Motion & Interaction

Fortify’s brand needed to feel trustworthy, but not cold.

The animation style reflects that:

  • A soft accent-color glow on interactive elements

  • A clean wipe transition on primary buttons

  • Polished page transitions across the entire site

These touches brought warmth and clarity without making the experience feel playful or casual.

CMS for Long-Term Flexibility

I implemented a blog CMS, complete with rich-text formatting and reusable templates. Framer doesn’t support a native table of contents for CMS pages, so I looked for a Marketplace component to integrate a proper TOC that matched the intended structure. It was a small detail, but it made the article experience significantly better.

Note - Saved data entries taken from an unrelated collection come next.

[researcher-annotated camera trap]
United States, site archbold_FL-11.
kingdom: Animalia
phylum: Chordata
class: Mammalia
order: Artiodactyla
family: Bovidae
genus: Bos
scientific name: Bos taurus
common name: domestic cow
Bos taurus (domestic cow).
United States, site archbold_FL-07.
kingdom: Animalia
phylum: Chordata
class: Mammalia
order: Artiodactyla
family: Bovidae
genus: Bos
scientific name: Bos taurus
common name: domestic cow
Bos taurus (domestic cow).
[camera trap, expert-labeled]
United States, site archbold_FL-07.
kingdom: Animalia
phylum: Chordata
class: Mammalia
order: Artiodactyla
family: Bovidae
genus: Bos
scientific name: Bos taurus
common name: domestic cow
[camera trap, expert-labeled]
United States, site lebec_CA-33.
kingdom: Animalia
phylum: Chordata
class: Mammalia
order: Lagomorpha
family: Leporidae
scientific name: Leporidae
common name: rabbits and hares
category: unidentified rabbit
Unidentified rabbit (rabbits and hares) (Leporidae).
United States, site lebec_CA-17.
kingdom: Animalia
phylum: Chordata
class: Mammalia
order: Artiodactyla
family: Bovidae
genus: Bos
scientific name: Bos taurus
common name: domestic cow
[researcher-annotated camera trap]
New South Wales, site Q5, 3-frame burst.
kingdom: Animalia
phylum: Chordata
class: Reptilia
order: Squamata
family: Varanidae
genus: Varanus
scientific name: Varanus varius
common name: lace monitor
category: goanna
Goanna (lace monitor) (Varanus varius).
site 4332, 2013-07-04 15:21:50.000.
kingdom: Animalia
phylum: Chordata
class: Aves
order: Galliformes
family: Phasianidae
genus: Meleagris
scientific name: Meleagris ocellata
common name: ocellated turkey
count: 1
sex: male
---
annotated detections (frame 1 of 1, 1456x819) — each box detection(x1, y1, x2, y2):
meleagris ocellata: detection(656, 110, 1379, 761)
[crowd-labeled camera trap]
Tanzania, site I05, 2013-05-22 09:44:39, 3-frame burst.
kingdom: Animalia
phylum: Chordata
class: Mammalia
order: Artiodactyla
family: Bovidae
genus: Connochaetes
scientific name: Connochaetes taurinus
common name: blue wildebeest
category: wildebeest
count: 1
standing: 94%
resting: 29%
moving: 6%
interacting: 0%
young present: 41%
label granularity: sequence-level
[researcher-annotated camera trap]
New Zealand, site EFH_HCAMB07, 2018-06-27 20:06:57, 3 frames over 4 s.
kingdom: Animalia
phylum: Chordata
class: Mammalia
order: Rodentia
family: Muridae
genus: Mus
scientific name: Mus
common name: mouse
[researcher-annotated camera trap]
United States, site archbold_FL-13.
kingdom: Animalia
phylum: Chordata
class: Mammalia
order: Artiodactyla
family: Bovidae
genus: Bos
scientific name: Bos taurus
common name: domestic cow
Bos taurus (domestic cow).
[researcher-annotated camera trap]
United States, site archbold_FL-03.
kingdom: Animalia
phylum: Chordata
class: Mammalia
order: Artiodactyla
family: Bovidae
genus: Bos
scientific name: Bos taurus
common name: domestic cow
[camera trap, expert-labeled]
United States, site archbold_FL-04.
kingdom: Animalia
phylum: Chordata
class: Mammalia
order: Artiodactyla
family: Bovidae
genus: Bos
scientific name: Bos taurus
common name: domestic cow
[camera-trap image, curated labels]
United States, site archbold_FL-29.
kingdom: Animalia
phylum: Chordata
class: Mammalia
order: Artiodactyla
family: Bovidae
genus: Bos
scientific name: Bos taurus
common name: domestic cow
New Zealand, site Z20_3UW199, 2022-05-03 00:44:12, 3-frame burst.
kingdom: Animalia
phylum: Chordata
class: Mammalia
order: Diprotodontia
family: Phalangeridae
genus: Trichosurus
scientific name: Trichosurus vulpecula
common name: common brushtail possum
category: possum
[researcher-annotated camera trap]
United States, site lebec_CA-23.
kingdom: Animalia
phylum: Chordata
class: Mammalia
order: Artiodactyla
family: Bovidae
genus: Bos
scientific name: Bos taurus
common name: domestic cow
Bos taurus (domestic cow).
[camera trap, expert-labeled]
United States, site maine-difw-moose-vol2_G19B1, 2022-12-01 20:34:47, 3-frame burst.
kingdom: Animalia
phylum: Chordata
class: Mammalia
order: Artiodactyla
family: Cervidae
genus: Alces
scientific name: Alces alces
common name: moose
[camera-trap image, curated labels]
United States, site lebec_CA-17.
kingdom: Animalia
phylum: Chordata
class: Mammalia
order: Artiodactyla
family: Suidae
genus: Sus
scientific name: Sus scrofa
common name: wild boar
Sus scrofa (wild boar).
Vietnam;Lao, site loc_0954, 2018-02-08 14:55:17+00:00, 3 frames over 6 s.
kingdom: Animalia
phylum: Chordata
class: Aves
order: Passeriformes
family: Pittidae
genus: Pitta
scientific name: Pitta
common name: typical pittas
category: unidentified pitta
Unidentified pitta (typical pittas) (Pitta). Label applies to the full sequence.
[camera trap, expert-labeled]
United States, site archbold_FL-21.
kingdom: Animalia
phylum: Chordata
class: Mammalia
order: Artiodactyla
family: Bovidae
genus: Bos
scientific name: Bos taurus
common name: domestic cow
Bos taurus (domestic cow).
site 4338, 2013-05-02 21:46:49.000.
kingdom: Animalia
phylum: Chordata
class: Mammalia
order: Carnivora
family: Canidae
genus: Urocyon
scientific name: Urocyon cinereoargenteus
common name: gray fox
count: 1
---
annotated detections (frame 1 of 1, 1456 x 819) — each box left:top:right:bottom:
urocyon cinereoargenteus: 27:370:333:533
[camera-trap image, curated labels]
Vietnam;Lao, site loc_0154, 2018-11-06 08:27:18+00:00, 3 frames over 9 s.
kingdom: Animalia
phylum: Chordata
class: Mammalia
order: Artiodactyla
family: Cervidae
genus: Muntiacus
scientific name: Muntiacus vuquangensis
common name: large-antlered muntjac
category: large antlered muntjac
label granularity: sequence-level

I also built a CMS-driven system for legal pages, making it easier for the Fortify team to update compliance requirements without touching the layout.

Key Improvements

  • A modern, clean, trustworthy interface that reflects Fortify’s updated brand

  • Smooth breakpoint handling, especially at the tricky mid-ranges

  • Fast, responsive navigation with a fully functional mobile menu

  • A more engaging hero section with animated brand logos

  • A more intuitive blog reading experience

  • Consistent component behavior across pages and devices

Results

The final site looked and felt significantly stronger than their previous version. It aligned with their messaging, improved their credibility, and gave the brand a professional foundation for sales conversations. In fact, the homepage was launched early because, in the founder’s own words, it was already “way better than the old one.”

Reflection

This project sharpened my instincts as a developer working with handed-off designs. I didn’t control the visual direction, but I still needed to make judgment calls every day, especially when bridging missing breakpoints or resolving design inconsistencies.

It also highlighted the importance of clear tooling. Email made feedback slow and fragmented, which reinforced how much smoother projects run when communication is optimized.

Overall, this project strengthened my Framer workflow and expanded my understanding of how to translate static designs into a fully responsive, production-ready site.